PURPOSE: Prostaglandin (PG) F(2alpha) and other Ca(2+)-mobilizing agonists, such as carbachol (CCh) and endothelin (ET)-1, induce an increase in uveoscleral outflow, in part through receptor-mediated mechanisms in the ciliary muscle. Because changes in uveoscleral outflow across the ciliary muscle could cause elevation of intraocular pressure (IOP) in patients with glaucoma, the present study was conducted to investigate the possibility that basal and agonist-induced second-messenger formation may be altered in glaucomatous human ciliary muscle (g-HCM) cells compared with normal (n)-HCM cells.
METHODS: Normal and glaucomatous HCM cells were cultured from donor eyes, the cells were identified based on their positive immunostaining with smooth muscle-specific anti-alpha-actin (SM), anti-SM-myosin, and anti-desmin antibodies. Activation of phospholipase A(2) (PLA(2)) was measured by the release of [(3)H] arachidonic acid (AA) into the medium, accumulation of PGE(2) was measured by radioimmunoassay, [(3)H]myo-inositol phosphate production was measured by ion-exchange chromatography, and phospholipase C (PLC)-beta(1) expression was determined by immunoblot analysis with polyclonal antibodies specific for PLC-beta(1).
RESULTS: Homogenous primary cell cultures from normal and glaucomatous human ciliary muscle were established and characterized. The data obtained can be summarized as follows: Both n- and g-HCM cells exhibited similar morphologic characteristics and immunoreactivities. The effects of the agonists on AA release in both n- and g-HCM cells were in the following order: PGF(2alpha) > ET-1 > CCh; their effects on PGE(2) release were in the following order: PGF(2alpha) > CCh > ET-1; and their effects on inositol phosphate production were in the following order: CCh > ET-1 > PGF(2alpha). Both the basal- and stimulated release of AA were significantly higher in the g-HCM cells than in the n-HCM cells (for PGF(2alpha), 60% vs. 151%). The basal release of PGE(2) in g-HCM cells was two- to fivefold higher than that of n-HCM cells, and there are alterations in the effects of the agonists on PGE(2) release. Agonist-induced inositol phosphate production in g-HCM cells was considerably lower than that of n-HCM cells (CCh, 58% vs. 421%), and the amount of PLC-beta(1) expressed in g-HCM cells, compared with that in n-HCM cells, was markedly reduced (by 44%).

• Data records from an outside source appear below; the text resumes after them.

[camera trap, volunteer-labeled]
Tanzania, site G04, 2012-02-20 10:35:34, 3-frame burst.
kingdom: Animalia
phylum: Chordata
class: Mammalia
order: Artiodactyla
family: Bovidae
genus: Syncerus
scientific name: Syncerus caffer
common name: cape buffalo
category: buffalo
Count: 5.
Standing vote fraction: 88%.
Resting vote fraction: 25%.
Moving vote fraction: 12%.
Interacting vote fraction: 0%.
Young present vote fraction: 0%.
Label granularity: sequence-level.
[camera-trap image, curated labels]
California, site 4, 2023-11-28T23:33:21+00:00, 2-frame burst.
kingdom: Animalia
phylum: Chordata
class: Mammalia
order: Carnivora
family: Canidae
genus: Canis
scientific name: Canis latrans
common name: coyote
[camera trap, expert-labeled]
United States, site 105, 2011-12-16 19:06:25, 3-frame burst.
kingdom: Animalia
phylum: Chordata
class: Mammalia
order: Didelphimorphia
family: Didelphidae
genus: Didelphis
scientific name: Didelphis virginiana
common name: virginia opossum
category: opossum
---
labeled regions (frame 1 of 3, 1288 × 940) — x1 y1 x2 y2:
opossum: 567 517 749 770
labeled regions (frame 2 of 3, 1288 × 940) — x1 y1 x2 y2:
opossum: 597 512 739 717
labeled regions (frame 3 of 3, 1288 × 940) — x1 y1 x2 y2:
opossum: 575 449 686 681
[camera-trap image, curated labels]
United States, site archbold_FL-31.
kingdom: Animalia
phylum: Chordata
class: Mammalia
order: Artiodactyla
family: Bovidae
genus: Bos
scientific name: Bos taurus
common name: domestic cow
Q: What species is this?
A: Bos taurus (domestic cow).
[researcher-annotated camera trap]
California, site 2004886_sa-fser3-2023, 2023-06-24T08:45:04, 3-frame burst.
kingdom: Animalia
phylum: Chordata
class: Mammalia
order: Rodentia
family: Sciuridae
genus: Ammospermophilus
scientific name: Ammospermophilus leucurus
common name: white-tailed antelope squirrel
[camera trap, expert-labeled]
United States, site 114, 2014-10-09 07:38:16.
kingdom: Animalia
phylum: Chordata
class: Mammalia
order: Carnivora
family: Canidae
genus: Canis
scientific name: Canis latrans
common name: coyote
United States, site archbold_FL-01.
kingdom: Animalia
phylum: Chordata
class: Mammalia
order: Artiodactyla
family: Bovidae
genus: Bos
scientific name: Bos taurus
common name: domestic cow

CONCLUSIONS: These data are the first to show that basal and agonist-induced AA release and inositol phosphate production as well as expression of PLC-beta(1) are altered in g-HCM cells compared with that of n-HCM cells. The molecular mechanisms underlying these alterations in g-HCM cells could include changes in sensitivity and number of receptors, overexpression of PLA(2) and the cyclooxygenases, and underexpression of PLC-beta(1). Alterations in these signaling pathways in g-HCM cells could contribute to changes in the uveoscleral outflow pathway, which may lead to an increase in IOP in patients with glaucoma. Comparative studies on the signaling pathways in g- and n-HCM cells can provide important information about the regulation of uveoscleral outflow and the pathologic course of glaucoma.